ACT government agencies are sitting on a backlog of duplicated digital images across multiple public-facing and internal databases, and the pressure to fix the problem is mounting. The issue — redundant, mismatched or conflicting image files stored across systems — has surfaced repeatedly in recent digital-governance reviews, with records managers, archivists and IT specialists now pushing for a coordinated response before it compounds further.
The timing matters. The ACT Government's Digital Strategy, which sets a roadmap through 2027, places data integrity at its centre. Duplicate imagery is not a cosmetic glitch; it creates compliance risks under the Territory Records Act 2002, inflates storage costs, and — critically for agencies managing public assets — can mean the wrong version of a document or site photo ends up in a planning or procurement decision.
Where the Problem Shows Up
Two institutions keep coming up in conversations among Canberra's digital records community: the ACT Planning directorate, which manages spatial imagery and building assessment photos across suburbs from Gungahlin to Tuggeranong, and the Australian National University's digital collections team on Acton's Chifley Road precinct. Both organisations maintain large image libraries that draw from multiple ingestion points — field officers, contractors, third-party consultants — creating fertile conditions for duplication.
At the planning directorate level, the concern is practical. When a residential development in, say, the Belconnen town centre corridor goes through assessment, multiple officers may upload site photos independently. Without a deduplication protocol, the same image can appear under different file names, different metadata tags, or even different assessed properties.
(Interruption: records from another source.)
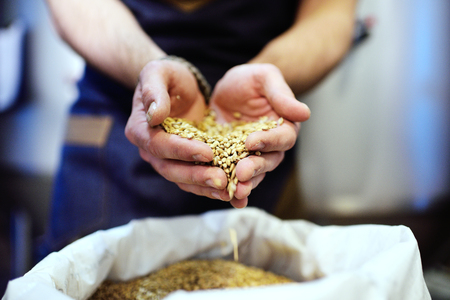 aftertaste: Light beer malt close-up in male hands. Brewing Stock Photo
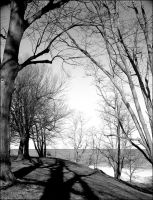Morning sun bw - March 2011 by pearwood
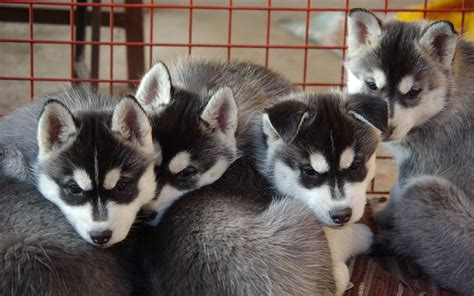 pomeranian club of america breeders pomsky pomeranian and husky mix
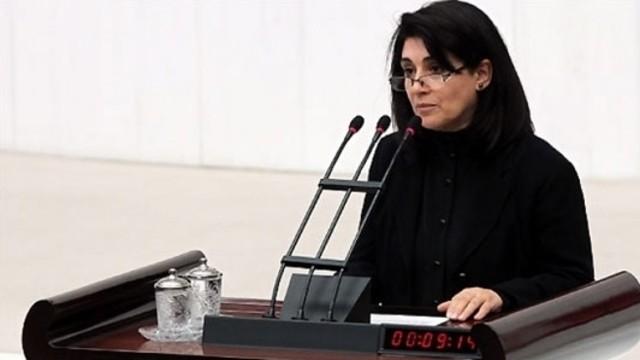 HDP'li Zana'nın vekilliğinin düşürülmesine CHP'den destek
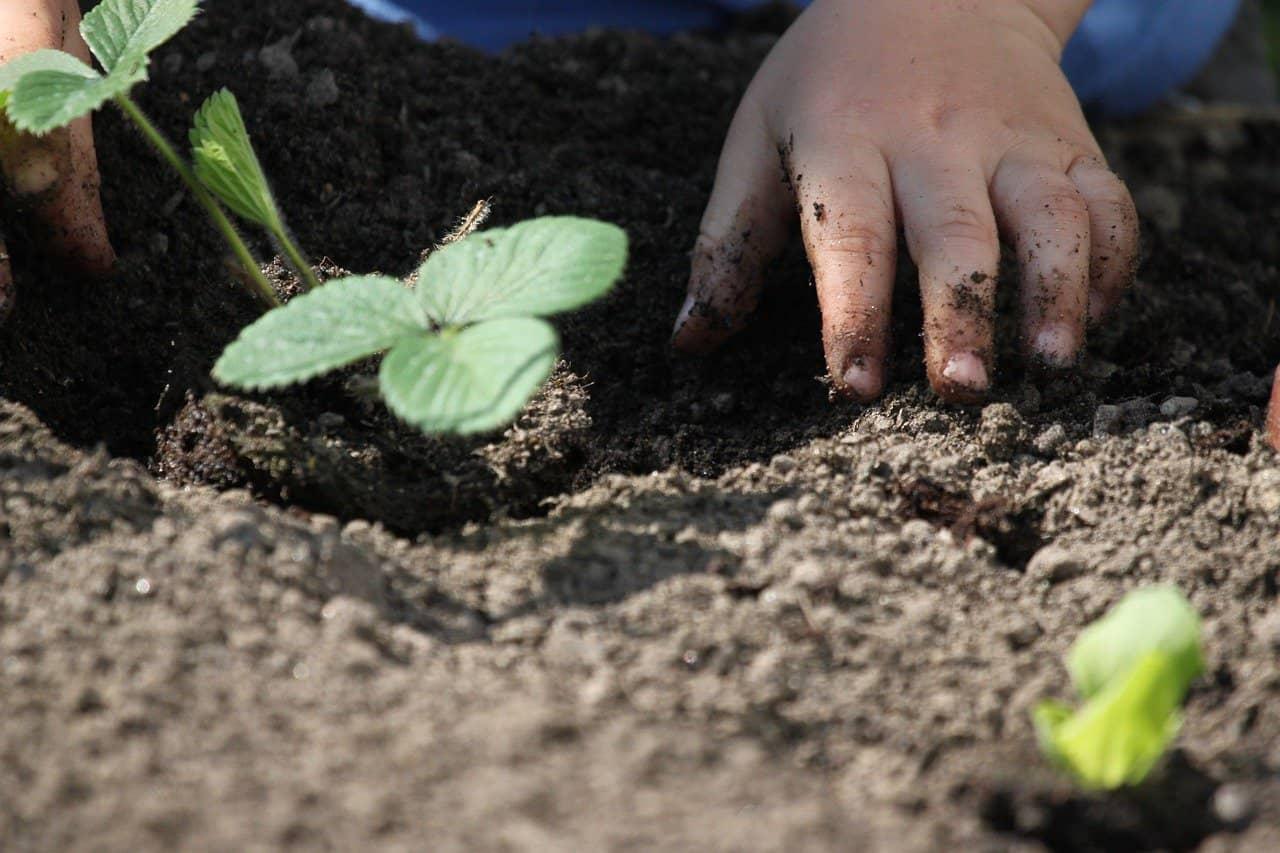 Read more about the article Gartenwissen – wichtiges Know-how für die Blütenpracht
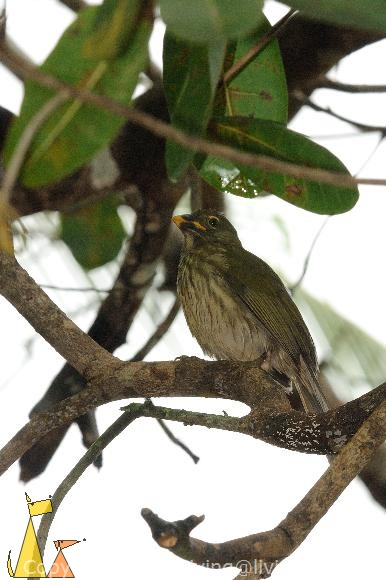 Streaked Saltator in a Tree, Isla Coiba, Panama, bird, Saltator striatipectus, tree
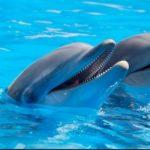Все умрут естественной смертью: новый закон закроет дельфинарии по всей России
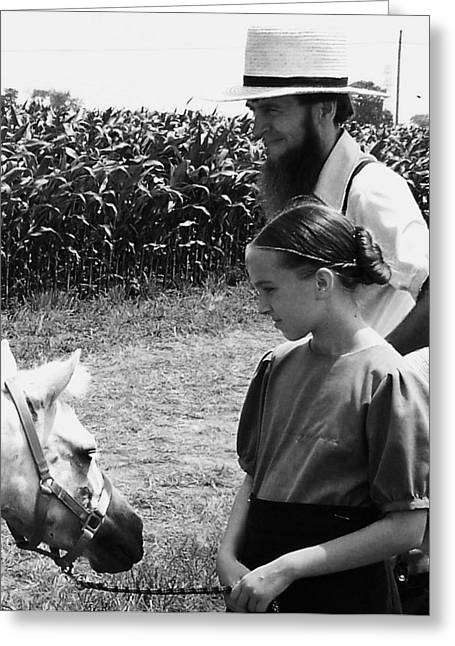 Amish Girl And Pony Greeting Card by Eric  Schiabor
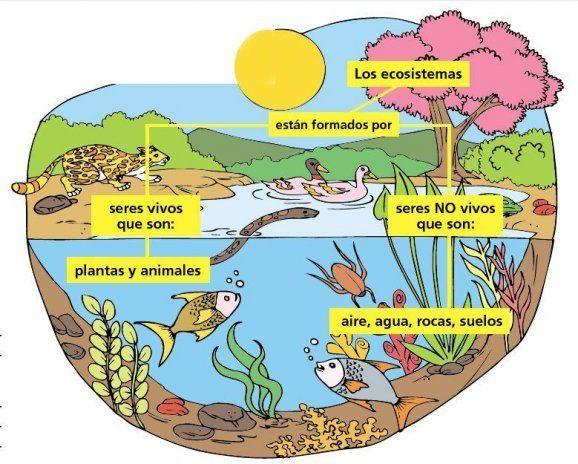 Como Dibujar Un Ecosistema Terrestre
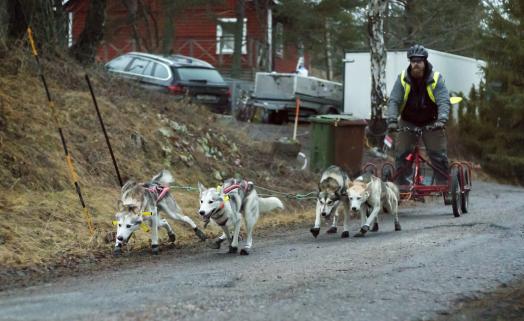En typisk start hemifrån vår gata, där första kilometern oftast är den mest händelserika. Kit och Sally i led, Ratchel och Turbo i wheel.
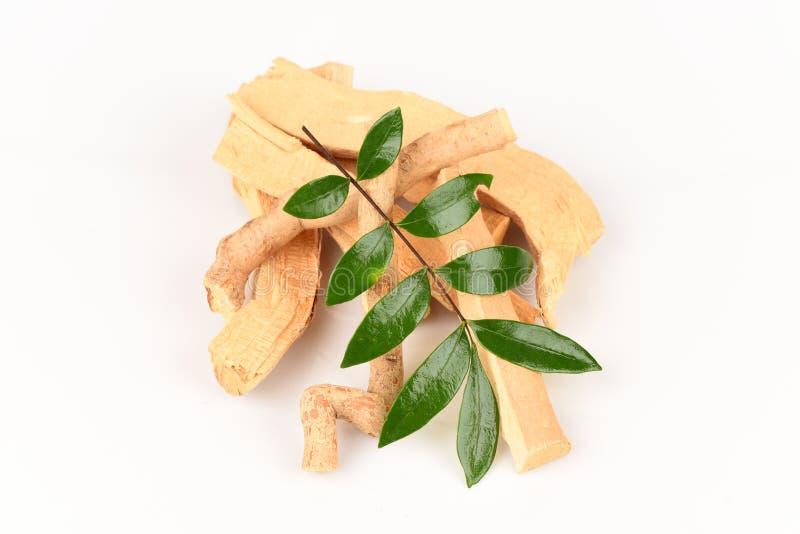 Feuilles de Tongkat Ali (cric de longifolia d'Eurycoma) photographie stock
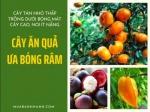Các cây ăn quả ưa bóng râm, mang lại hiệu quả kinh tế kép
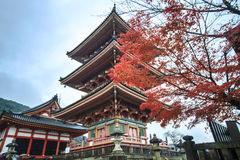 Строб виска Kiyomizu-dera в Киото, Японии Стоковые Фото
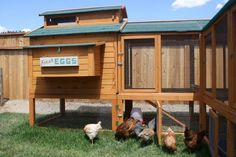 Chicken Coop Pictures from Sandpoint, Idaho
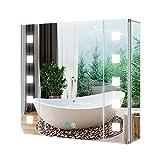 Tokvon Gondola LED Armoire de Toilette de Salle de Bain Armoire de Salle de Bain en Aluminium avec Porte Simple, Anti-buée, Prise de Rasage, Interrupteur Tactile, LED dimmable 65 x 60 cm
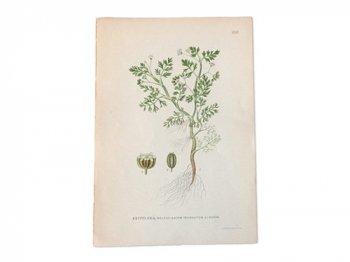 古い植物解剖図 259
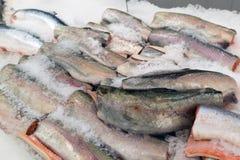 Τα μεγάλα κομμάτια των κόκκινων ψαριών στον πάγο στην αγορά ψαριών Στοκ Εικόνες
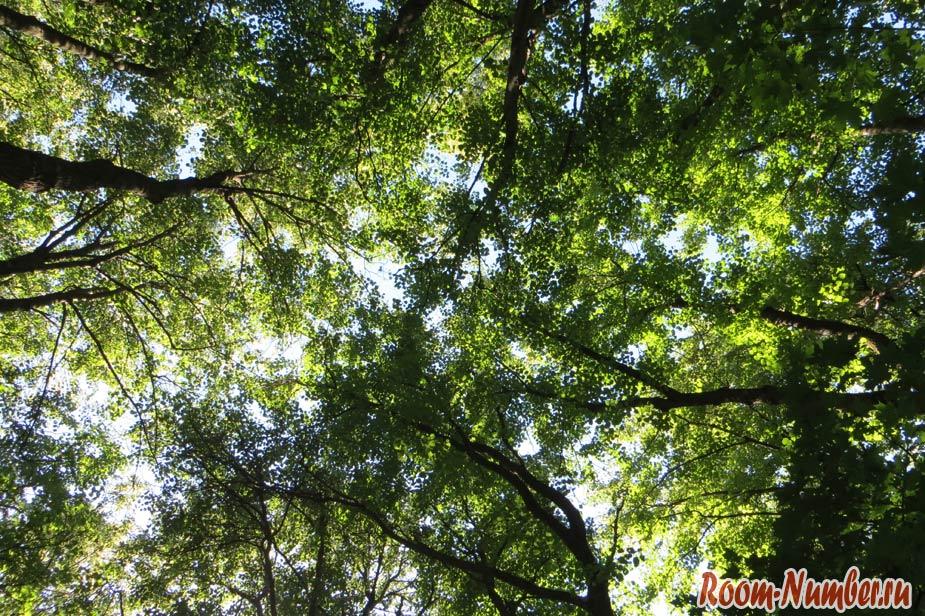 верхушки деревьев на фоне неба
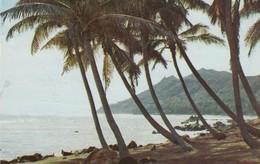 HONOLULU , Hawaii , 1956 ; Diamond Head From Black Point - Honolulu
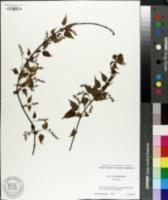 Image of Acer crataegifolium
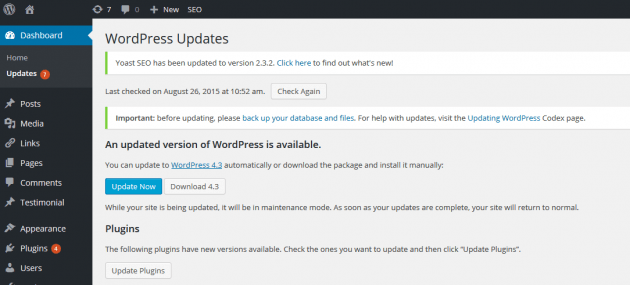 WordPress Updates Section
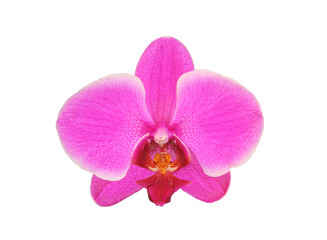 Beautiful flower Orchid, pink phalaenopsis close-up isolated on
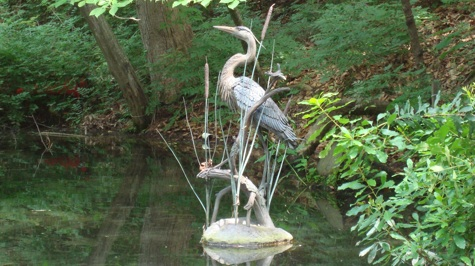 Great Blue Heron with Marsh Wren and Turtle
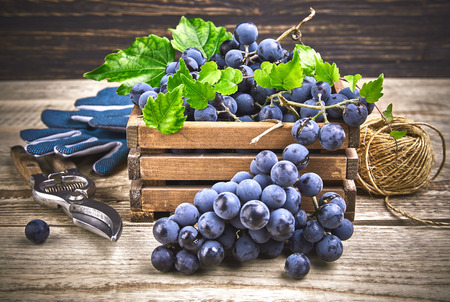 Blue grapes in box with willow and green leaf at old wooden board rustic style copyspace.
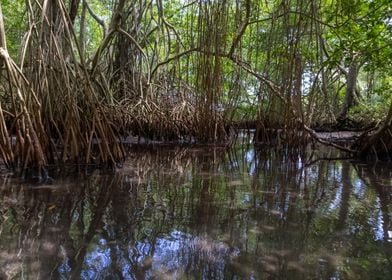 Laguna Dudu Mangroves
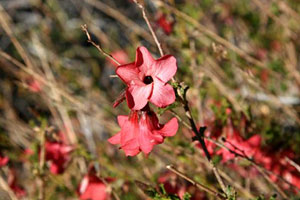 desert rose bush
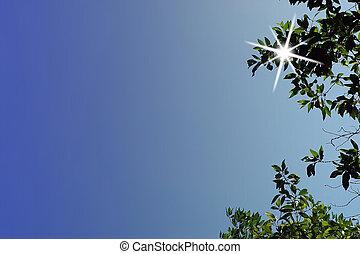 Stick in the sun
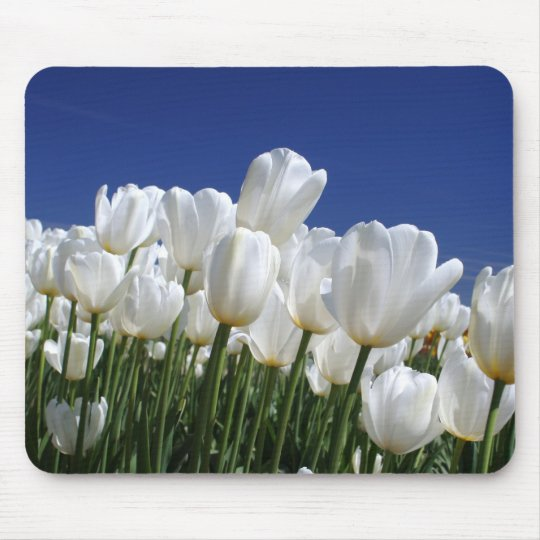 Mountain of white tulips against a blue sky mouse pad
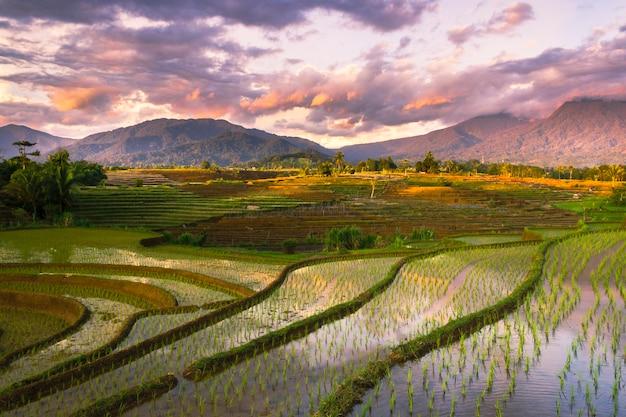 La bellezza delle terrazze di riso kemumu con l'atmosfera delle nuvole al tramonto sul monte bengkulu utara, indonesia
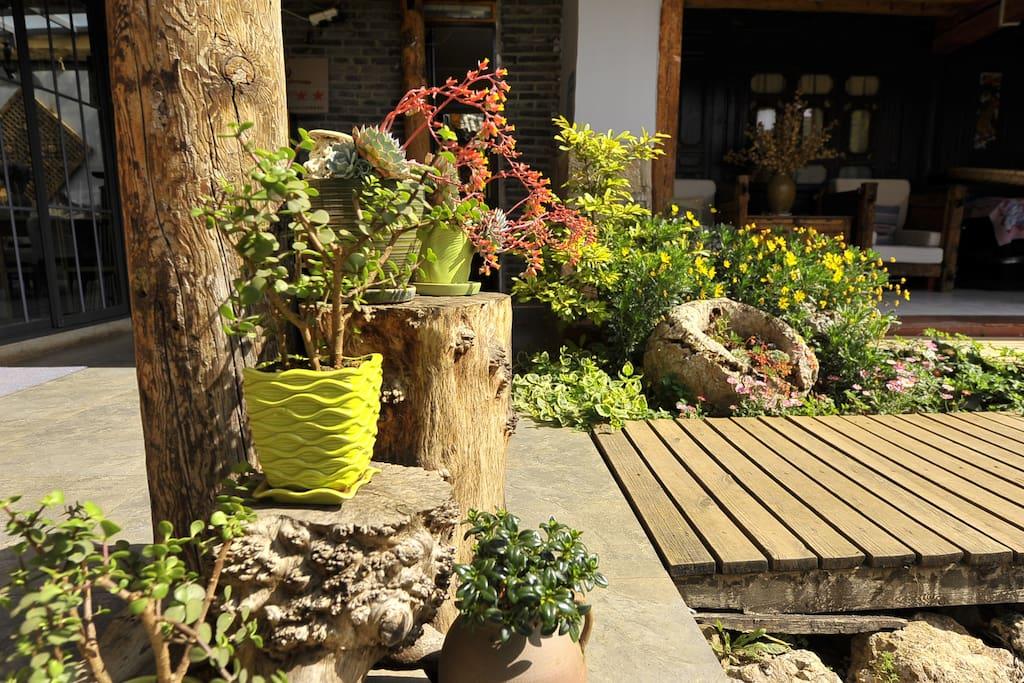 内院的鲜花四季不断。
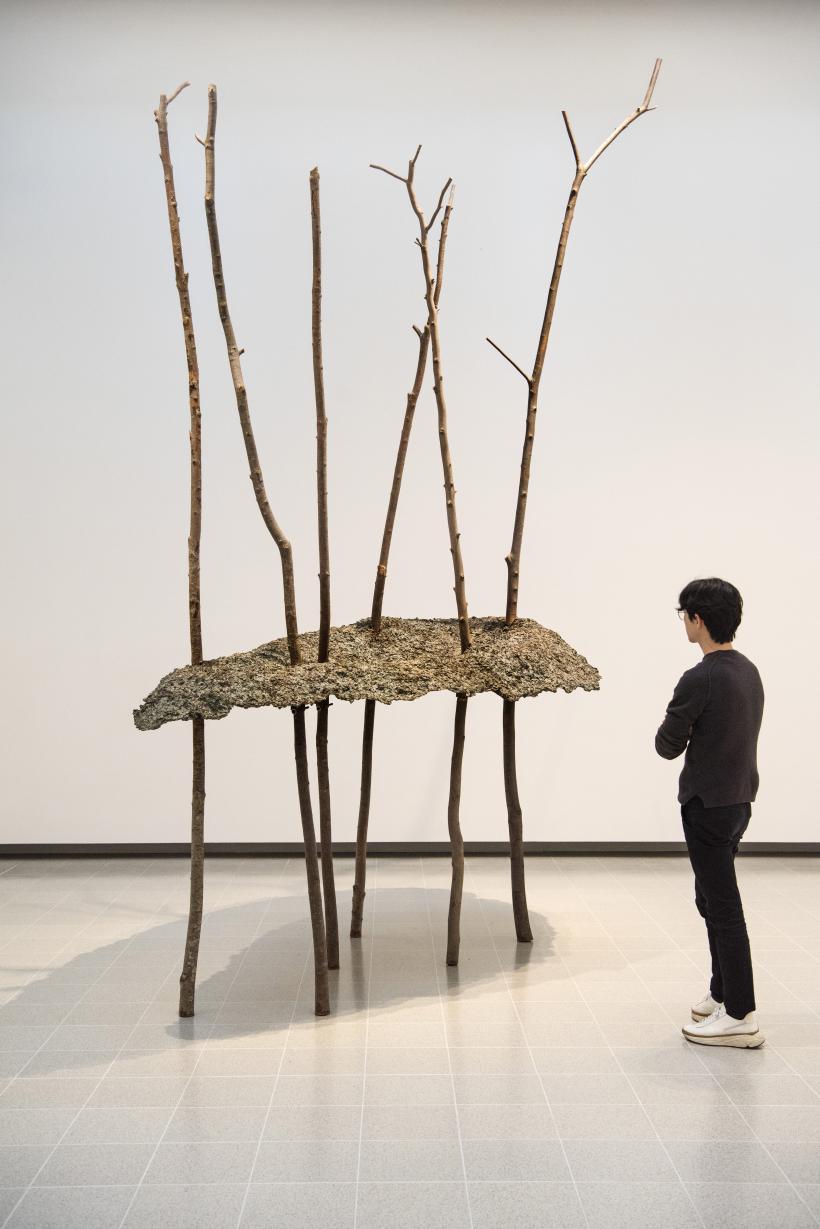 Giuseppe Penone, Soffio di foglie, 1982, at Among the Trees, Hayward Gallery, 2020.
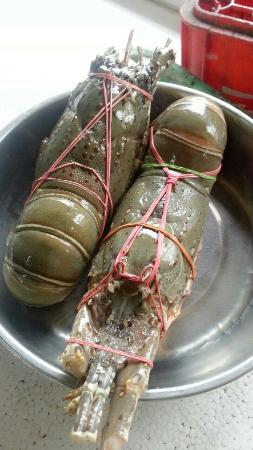 Made Bagus Cafe: Fresh Lobsters at IDR500k/kg as at 10/12/2014.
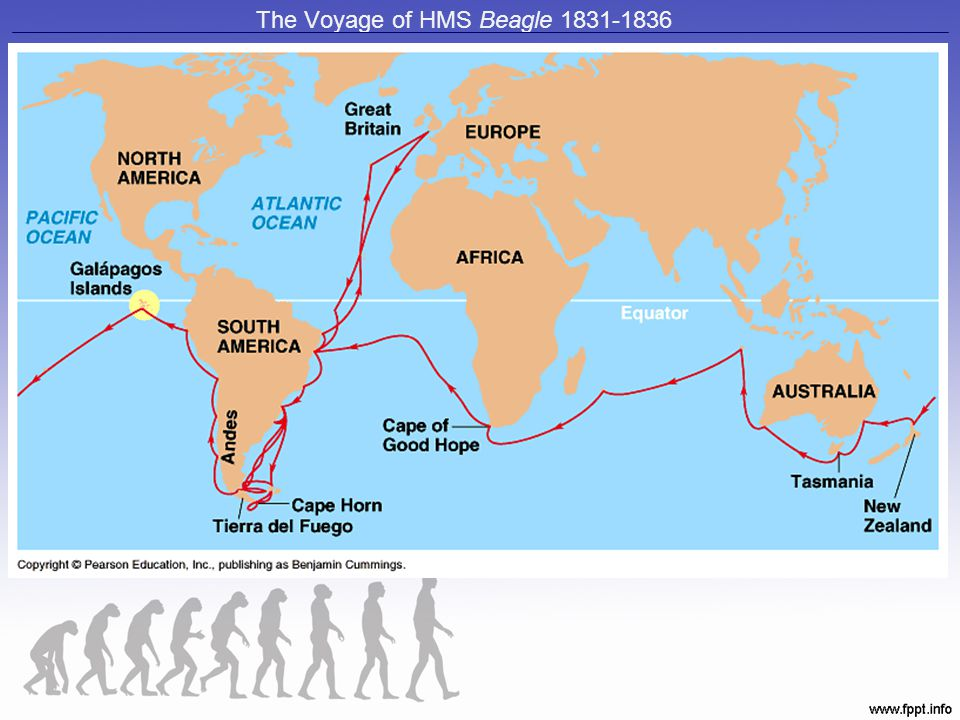 The Voyage of HMS Beagle 1831-1836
That kind of administrative confusion has downstream consequences for Freedom of Information requests and for the integrity of development records that remain on the public register for decades.
The ANU Library, which operates one of the largest research image repositories in the southern hemisphere, has been working through a digitisation push since at least 2023. Librarians and digital archivists there have publicly flagged — through conference presentations and sector working groups — that legacy image management systems create near-duplicate proliferation when collections are migrated from older platforms. The University of Canberra's Bruce campus research services team faces comparable issues as it scales its own digital output.
What Needs to Happen, and When
Digital records specialists working across the ACT public sector broadly agree on a few fundamentals, even if agency-by-agency implementation lags behind. Perceptual hashing — a technique that identifies visually similar images even when file names or formats differ — is now considered the baseline standard for deduplication at scale. Tools that support this approach are commercially available, and several open-source options are actively used in local government contexts across Australia.
The ACT Government's whole-of-government procurement framework, updated in early 2025, already contemplates data-quality tooling under its ICT category schedules. The question is whether individual directorates are prioritising budget allocation for this category of work. Storage costs for government cloud infrastructure under the ACT's agreements with providers have risen in line with broader market trends — enterprise cloud storage pricing increased around 15 to 20 percent across major providers between 2023 and 2025, according to industry benchmarking published by Gartner — making the cost-of-inaction argument easier to make.
For public servants in Civic and Barton who manage image-heavy workflows, the practical advice from digital governance consultants is straightforward: conduct an audit before the next major system migration, not after. The cost of remediation grows non-linearly once duplicates are embedded across multiple integrated systems. A pre-migration audit of even a mid-sized image repository — say, 50,000 to 100,000 files — typically takes between four and eight weeks with appropriate tooling, according to sector guidance published by the Australian Society of Archivists.
A formal ACT Government policy on digital image deduplication does not yet exist as a standalone instrument. Whether the Digital, Data and Technology Solutions directorate moves to produce one in the current budget cycle — the 2026-27 ACT Budget was handed down in June — is the question records managers across town are now watching closely.